Cependant, il ne faut pas oublier que les banquiers centraux se sont plaint durant des années de ne pas réussir à atteindre leurs objectifs d’inflation. Ils ont donc mené des politiques structurellement inflationnistes en injectant une grande quantité de monnaie dans l’économie, permettant aux ménages propriétaires d’actifs (immobilier, actions…) de se constituer des plus-values qui sont autant de poudre à canon pour de la consommation future.
Contrairement au bois de charpente, il n’est pas certain que l’offre puisse augmenter aussi rapidement pour s’ajuster à la demande, ce qui devrait engendrer de l’inflation. Le problème fondamental est qu’il y a trop de dollars en circulation pour trop peu de biens et services à acheter.
Quel effet l’inflation a-t-elle sur les entreprises ?
FactSet estime que 197 entreprises du S&P 500 ont mentionné le mot « inflation » dans leurs publications du premier trimestre 2021. Le précédent record était de 163.
Toujours d’après FactSet, parmi les 91% des entreprises du S&P 500 qui ont publié leurs résultats pour le deuxième trimestre 2021, 87% ont fait mieux que prévu.
De plus, 72% des sociétés opérant dans le secteur des biens de consommation courante (FMCG) ont publié des perspectives plus favorables et ont augmenté leurs prix de vente (ce qui ne manquera pas d’avoir des conséquences sur le pouvoir d’achat du consommateur).
Le marché ne croit pas au retour de l’inflation
Si les entreprises ne semblent pas trop souffrir (à ce stade) du retour de l’inflation, la chasse aux bonnes affaires en Bourse est plus difficile. Cela même si le rendement du S&P 500 s’établit autour de 4-5% (calculé en prenant l’inverse du PE qui est un peu supérieur à 20x), ce qui reste décent par rapport au taux à 10 ans US, proche de 1%.
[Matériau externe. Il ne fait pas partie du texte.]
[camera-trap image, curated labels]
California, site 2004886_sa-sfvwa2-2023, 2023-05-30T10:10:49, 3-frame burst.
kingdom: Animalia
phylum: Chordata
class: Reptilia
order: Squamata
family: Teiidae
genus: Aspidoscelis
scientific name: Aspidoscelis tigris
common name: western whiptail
Tant que la Fed continuera de manipuler les taux de marché, les prix des actifs seront faussés, trouvant leur justification dans le slogan TINA, « There Is No Alternative ». Cependant, si l’inflation (et les taux d’intérêt) sont plus élevés dans trois ans, la performance des portefeuilles pourrait être sérieusement affectée.
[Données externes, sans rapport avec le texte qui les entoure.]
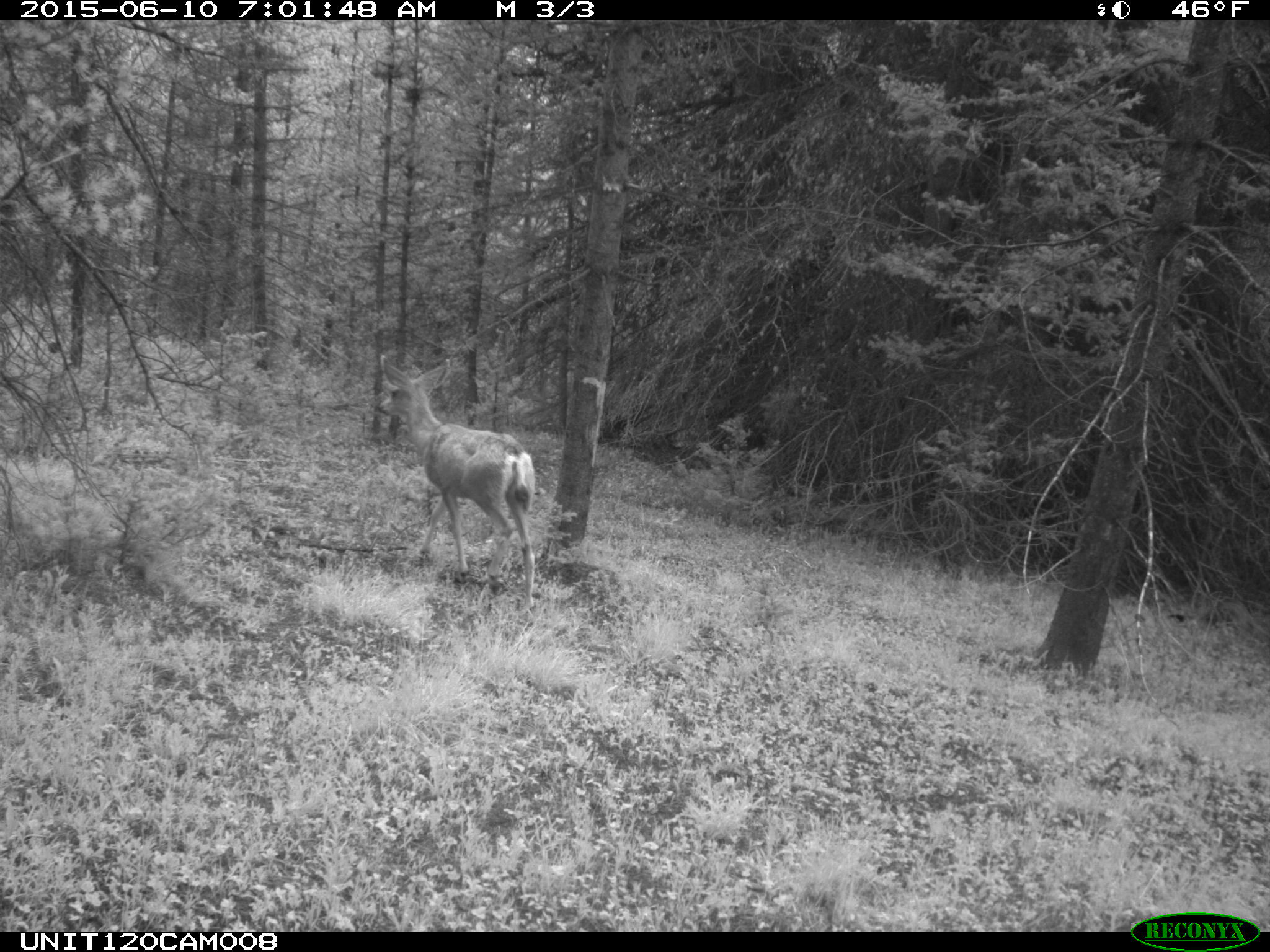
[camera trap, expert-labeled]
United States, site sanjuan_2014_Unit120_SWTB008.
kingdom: Animalia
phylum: Chordata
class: Mammalia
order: Artiodactyla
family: Cervidae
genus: Odocoileus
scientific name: Odocoileus hemionus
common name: mule deer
Ce n’est pas le scénario privilégié par les investisseurs au regard du taux à 10 ans US qui, après avoir augmenté à 1,69%, est redescendu aux alentours de 1,22%, ce qui est positif pour les actions.
Les cours de certaines matières premières ont rebaissé également, le baril de pétrole s’établissant autour de 66 $, tout comme l’or qui ne semble pas avoir intégré la perspective d’une inflation forte. En effet, le cours s’établit aux alentours de 1 800 $, alors qu’un plus haut avait été atteint en août 2020 à 2 067 $.
Au-delà du cours des matières premières, ce qui va réellement déterminer le taux d’inflation à long terme est la croissance des salaires, qui pourrait dépasser les gains de productivité.
A ce titre, il est intéressant de noter que BlackRock, le plus gros gestionnaire d’actifs au monde (9 500 Mds$ sous gestion), a pris la décision d’augmenter le salaire de base de tous ses employés de 8% à partir de septembre. Une décision qui ne correspond pas à une hausse de la productivité, mais vise à « partager les fruits de la croissance du groupe ».
La situation est complexe. D’un côté, il semble que le gros de la pandémie soit derrière nous. De l’autre, les politiques des banques centrales commencent à faire ressentir leurs effets néfastes à travers la résurgence de pressions inflationnistes.
Investir maintenant sur les marchés actions revient à faire l’hypothèse que le « quoi qu’il en coûte » sera sans conséquences et que les taux d’intérêt ne vont pas remonter (alors qu’ils sont au plus bas).
Investir en actions peut être une façon formidable de gagner de l’argent… mais quand tout le monde pense la même chose au même moment, c’est que le marché est dangereusement surévalué.
Mieux vaut rater une hausse que prendre une baisse. A ces niveaux de valorisation, la marge de sécurité est faible.
Aussi, la prudence consiste à garder du cash pour se tenir prêt lorsqu’une baisse interviendra. Et il est fort probable qu’elle intervienne dès la rentrée.